We did a little research on this for a view in PythonAnywhere, but eventually came to the conclusion that it's just not possible in any reliable way. We eventually used a very application-specific workaround. One query that takes a long time, makes it really hard. In that case, I can't think of a way that wouldn't risk destroying your database.

Well if there was a way in Python to kill an arbitrary thread then I could store each request along with its thread number and then use that information to kill that thread. Is this not possible within your framework?

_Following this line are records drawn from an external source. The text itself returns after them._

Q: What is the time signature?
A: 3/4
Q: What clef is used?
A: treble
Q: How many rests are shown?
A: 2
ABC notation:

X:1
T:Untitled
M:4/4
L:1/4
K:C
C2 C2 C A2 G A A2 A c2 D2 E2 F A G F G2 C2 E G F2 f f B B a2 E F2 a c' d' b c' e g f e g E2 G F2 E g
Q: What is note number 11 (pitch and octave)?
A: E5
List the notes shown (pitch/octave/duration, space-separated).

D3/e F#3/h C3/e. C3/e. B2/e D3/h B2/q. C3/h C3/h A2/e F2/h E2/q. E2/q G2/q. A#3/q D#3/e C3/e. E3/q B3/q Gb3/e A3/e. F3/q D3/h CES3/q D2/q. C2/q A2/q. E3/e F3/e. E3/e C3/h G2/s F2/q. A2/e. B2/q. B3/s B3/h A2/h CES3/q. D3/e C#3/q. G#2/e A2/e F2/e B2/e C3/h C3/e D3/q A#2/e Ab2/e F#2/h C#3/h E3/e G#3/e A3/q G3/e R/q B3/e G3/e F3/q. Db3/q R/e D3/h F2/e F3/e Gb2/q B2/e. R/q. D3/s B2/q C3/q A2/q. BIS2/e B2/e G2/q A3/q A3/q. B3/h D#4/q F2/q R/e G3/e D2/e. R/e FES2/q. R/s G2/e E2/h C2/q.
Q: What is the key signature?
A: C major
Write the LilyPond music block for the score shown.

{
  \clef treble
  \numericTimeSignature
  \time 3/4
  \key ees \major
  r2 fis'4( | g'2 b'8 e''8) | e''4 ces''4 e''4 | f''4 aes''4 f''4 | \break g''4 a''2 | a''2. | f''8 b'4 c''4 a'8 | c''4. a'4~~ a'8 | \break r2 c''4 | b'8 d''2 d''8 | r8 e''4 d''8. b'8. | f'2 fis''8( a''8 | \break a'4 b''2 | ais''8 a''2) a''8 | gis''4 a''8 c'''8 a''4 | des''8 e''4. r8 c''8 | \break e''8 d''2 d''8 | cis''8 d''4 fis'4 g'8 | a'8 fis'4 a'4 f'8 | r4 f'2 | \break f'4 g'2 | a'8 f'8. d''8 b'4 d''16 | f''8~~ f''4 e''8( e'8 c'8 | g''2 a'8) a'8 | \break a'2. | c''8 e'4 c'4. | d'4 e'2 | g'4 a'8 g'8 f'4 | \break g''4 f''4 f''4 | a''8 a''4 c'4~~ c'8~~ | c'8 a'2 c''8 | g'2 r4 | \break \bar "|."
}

Looks like there is already sqlite support for the feature I want:

If the progress callback returns non-zero, the operation is interrupted. This feature can be used to implement a "Cancel" button on a GUI progress dialog box.

There are no threads in PythonAnywhere web apps. We manage everything at the process level and your web app doesn't have the permissions necessary to kill processes. Also, I would think that randomly killing threads (or processes) during database accesses would have a real risk of destroying your database.

The sqlite progress callback could work, as long as the callback was checking something that's shared between workers (which are different processes on PythonAnywhere). For instance, the existence of a file. Returning based on a variable set in the code would probably not work because each of the requests would be handled by a different worker in a different process.